=== Data section ===
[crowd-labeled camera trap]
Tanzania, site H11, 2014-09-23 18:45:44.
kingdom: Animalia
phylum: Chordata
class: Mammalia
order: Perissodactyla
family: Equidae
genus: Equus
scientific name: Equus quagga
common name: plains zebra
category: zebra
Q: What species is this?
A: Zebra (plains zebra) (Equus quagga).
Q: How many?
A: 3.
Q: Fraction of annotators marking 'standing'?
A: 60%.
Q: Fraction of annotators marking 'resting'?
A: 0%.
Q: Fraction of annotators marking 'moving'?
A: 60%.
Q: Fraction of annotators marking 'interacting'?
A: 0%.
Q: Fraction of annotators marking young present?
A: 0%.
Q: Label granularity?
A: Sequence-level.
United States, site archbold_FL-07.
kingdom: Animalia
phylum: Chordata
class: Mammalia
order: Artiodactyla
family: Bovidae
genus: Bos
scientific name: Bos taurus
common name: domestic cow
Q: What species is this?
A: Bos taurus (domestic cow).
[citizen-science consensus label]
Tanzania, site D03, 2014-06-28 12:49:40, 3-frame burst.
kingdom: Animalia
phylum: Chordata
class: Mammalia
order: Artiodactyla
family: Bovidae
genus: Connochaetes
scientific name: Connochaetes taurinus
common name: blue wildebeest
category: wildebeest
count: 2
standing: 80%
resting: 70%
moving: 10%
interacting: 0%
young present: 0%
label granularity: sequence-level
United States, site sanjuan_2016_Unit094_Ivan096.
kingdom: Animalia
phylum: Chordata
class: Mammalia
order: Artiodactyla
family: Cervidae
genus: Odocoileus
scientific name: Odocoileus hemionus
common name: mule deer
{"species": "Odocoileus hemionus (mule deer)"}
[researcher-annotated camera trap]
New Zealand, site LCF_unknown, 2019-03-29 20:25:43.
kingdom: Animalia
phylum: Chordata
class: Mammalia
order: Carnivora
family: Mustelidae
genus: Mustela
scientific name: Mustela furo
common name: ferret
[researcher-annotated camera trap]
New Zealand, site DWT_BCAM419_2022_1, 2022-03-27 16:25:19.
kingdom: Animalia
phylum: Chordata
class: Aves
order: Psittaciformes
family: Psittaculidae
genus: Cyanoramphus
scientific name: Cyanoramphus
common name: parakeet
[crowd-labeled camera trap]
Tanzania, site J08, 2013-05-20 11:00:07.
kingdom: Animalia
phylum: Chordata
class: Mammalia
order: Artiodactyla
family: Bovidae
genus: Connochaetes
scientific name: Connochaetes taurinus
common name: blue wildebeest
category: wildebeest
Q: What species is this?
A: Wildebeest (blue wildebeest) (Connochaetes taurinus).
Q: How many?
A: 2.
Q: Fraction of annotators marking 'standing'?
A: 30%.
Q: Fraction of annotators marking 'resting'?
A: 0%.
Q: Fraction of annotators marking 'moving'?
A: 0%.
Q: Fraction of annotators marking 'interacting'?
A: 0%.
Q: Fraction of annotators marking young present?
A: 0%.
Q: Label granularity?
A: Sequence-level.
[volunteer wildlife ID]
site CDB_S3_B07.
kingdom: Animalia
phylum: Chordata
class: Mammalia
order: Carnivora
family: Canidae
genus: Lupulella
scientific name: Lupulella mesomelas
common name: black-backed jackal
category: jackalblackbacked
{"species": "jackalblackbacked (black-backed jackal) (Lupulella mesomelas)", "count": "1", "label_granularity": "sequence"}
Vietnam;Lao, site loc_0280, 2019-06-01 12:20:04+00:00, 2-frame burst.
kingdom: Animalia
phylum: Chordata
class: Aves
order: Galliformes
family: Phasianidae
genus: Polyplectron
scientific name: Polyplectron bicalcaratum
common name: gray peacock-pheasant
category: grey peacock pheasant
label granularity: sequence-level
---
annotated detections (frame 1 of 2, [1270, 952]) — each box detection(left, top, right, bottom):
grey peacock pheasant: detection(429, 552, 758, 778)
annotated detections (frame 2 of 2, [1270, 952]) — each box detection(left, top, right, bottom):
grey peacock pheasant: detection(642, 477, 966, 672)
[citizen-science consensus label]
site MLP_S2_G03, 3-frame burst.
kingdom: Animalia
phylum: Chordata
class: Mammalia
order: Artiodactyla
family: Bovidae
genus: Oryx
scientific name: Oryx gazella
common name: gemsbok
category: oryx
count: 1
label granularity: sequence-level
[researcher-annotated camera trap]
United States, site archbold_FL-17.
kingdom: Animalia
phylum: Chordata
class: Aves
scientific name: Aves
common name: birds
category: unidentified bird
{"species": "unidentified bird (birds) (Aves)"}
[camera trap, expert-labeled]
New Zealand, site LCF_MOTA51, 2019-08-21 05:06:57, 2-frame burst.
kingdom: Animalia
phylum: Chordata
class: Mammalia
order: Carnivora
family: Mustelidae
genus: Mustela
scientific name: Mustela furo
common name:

=== What you should do ===
Go through the entries above and report every line in which the word "site" appears.

=== Answer for the task ===
Tanzania, site H11, 2014-09-23 18:45:44.
United States, site archbold_FL-07.
Tanzania, site D03, 2014-06-28 12:49:40, 3-frame burst.
United States, site sanjuan_2016_Unit094_Ivan096.
New Zealand, site LCF_unknown, 2019-03-29 20:25:43.
New Zealand, site DWT_BCAM419_2022_1, 2022-03-27 16:25:19.
Tanzania, site J08, 2013-05-20 11:00:07.
site CDB_S3_B07.
Vietnam;Lao, site loc_0280, 2019-06-01 12:20:04+00:00, 2-frame burst.
site MLP_S2_G03, 3-frame burst.
United States, site archbold_FL-17.
New Zealand, site LCF_MOTA51, 2019-08-21 05:06:57, 2-frame burst.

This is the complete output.